I guess this will end up being Philip Seymore Hoffman’s last role. What a loss.
“What a loss.”
What a loss indeed.
I sat behind Hoffman at the Fine Arts theater when he was in town to film Patch Adams. I think at the time I only knew him from Twister and Boogie Nights, but I was already a fan. He was alone, so I asked my date if we should invite him over to Barleys for a beer, but I couldn’t bring myself to bug him.
Ah well.
Dionysis, there is still a tv show and two films, one directed by Mad Men’s John Slattery and the other by Anton Corbijn, and two more Hunger Games films. Technically according to his imdb a Hunger Games film will be his last role though.
Thank you for this update.
bsummers what film were you seeing?
What were you watching?
I’ve been trying to remember – I emailed my date from that night, but haven’t heard back. I may have to see a list of films the Fine Arts screened in ’98. Have any idea if such a list exists?
Likely suspects are Pecker, Gods and Monsters, Smoke Signals, American History X or Waking Ned Devine. I know I saw those in the theater when they came out that year, but I would just be guessing which it was. Perhaps the woman I was with will remember…
“..I may have to see a list of films the Fine Arts screened in ’98. Have any idea if such a list exists?”
Yes. Go the bottom right of the Fine Arts Theater website and click on the little green box that says ‘Films played at the Fine Arts Theater since opening in 1996’.
It seems that many of our movies stars with reputations for intensity, especially the ones who favor “method” acting, cannot function without pharmaceutical assistance. Heath Ledger comes immediately to mind.

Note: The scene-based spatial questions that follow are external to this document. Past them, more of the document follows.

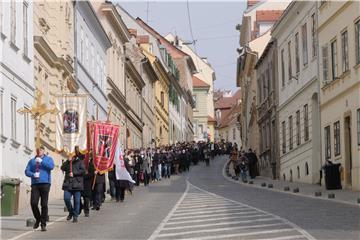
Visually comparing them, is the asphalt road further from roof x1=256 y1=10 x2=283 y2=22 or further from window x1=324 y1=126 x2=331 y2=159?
roof x1=256 y1=10 x2=283 y2=22

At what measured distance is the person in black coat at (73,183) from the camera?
20.1 meters

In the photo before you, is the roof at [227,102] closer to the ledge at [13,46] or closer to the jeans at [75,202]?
the ledge at [13,46]

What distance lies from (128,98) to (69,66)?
24.5 m

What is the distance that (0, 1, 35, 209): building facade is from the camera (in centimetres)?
2514

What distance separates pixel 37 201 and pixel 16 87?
30.6ft

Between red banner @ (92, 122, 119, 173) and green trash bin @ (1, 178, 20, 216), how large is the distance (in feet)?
13.5

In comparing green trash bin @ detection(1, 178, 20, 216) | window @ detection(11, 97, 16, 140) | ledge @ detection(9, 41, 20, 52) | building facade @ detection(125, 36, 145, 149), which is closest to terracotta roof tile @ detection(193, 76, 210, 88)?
building facade @ detection(125, 36, 145, 149)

It is ironic that Hoffman could not cope as he was so willing to parody actors who suffered from such intensity, as well as inflated self-importance, in “Along Came Polly”. I would have thought that such self-awareness (of acting in general, if not his own personal issues) would have served him well in avoiding such dependency.
I will miss him.
Well Patch Adams premiered in October, so I imagine the filming would’ve taken place in spring or early summer. Looking at the release dates for the film listed above, I think you can likely rule out all of them with the possible exception of Smoke Signals.
Did the Fine Arts theater happen to screen Fear and Loathing in Las Vegas, and did you go? Just a guess, of course.
I know Gods and Monsters was playing at the Fine Arts when I made my first pilgrimmage to Asheville in spring 1999.
Seems like a good reason to stick around.
According to my friend, the only one that she recalls seeing with me was Waking Ned Devine, so if that falls outside the time Hoffman would have been here, I’m stumped. Sorry.
Seems like a good reason to stick around.
It was a factor.
Technically according to his imdb a Hunger Games film will be his last role though.
This or Raul Julia in Street Fighter — which is the more embarassing?